Borrow Codex parse_review_output_event. One schema, multiple consumers.

Audit log (required)

interface ReviewAuditEvent {
  ts: number;
  reviewer: string;
  target: { kind: string; ... };
  diff_size_bytes: number;
  findings_count: number;
  severity_breakdown: Record<Severity, number>;
  user_feedback?: { accepted: string[]; rejected: string[]; reason?: string };
  tokens_used: number;
  duration_ms: number;
}

JSONL on disk; feeds review quality improvements (Q9 Stage 1).

API example

import { createReviewSystem } from '@your-org/review';

const review = createReviewSystem({
  prompt_template: REVIEW_PROMPT,
  reviewers: ['correctness', 'security'],
  output_schema: ReviewOutputSchema,
  audit_sink: jsonlFileSink('./review-audit.log'),
});

const result = await review.run({ target: 'branch', base: 'main' });
console.log(result.findings);

Vs four systems:

Codex + layered API + pipeline hook integration.
Claude Code + standalone sub-agent route (not just prompt-as-command).
OpenClaw + sub-agent model (not just hooks).
Hermes + everything.

Effort: 6-8 person-months + 2 months docs / tests / tuning. The value is “tiered layers by user maturity” rather than forcing the heaviest mode from day one.

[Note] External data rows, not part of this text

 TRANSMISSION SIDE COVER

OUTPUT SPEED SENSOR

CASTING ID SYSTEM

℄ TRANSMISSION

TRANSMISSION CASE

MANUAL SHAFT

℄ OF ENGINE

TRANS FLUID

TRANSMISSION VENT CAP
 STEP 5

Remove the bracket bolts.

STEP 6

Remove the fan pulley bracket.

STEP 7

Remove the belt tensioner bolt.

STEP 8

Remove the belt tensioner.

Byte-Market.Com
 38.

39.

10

Cross-language: core API JSON in/out, schema cross-language shared. Reviewer prompts are strings, reusable anywhere.

Source composition: Codex tasks/review.rs:94-138 + guardian/review.rs:1-200 + Claude Code commands/review.ts:9-31 + OpenClaw tool-policy-pipeline.ts. Stitch the highlights = review framework v0.1.

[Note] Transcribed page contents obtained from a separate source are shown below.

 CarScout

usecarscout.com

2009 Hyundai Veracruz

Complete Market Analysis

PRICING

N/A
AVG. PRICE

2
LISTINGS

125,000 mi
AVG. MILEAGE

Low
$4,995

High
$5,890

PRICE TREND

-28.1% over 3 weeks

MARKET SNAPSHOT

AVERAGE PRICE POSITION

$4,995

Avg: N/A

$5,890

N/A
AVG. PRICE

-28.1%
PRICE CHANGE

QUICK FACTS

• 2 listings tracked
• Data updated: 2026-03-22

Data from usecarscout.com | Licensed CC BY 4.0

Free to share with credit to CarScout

Follow-up: “How to keep the framework’s own reviewer from getting buggy?” Every reviewer needs reviewing. Codex’s guardian audits the main agent; same idea: reviewers should be audited. Concretely: maintain 50 regression diffs with known findings; every reviewer prompt change runs them; hit rate drop = rollback.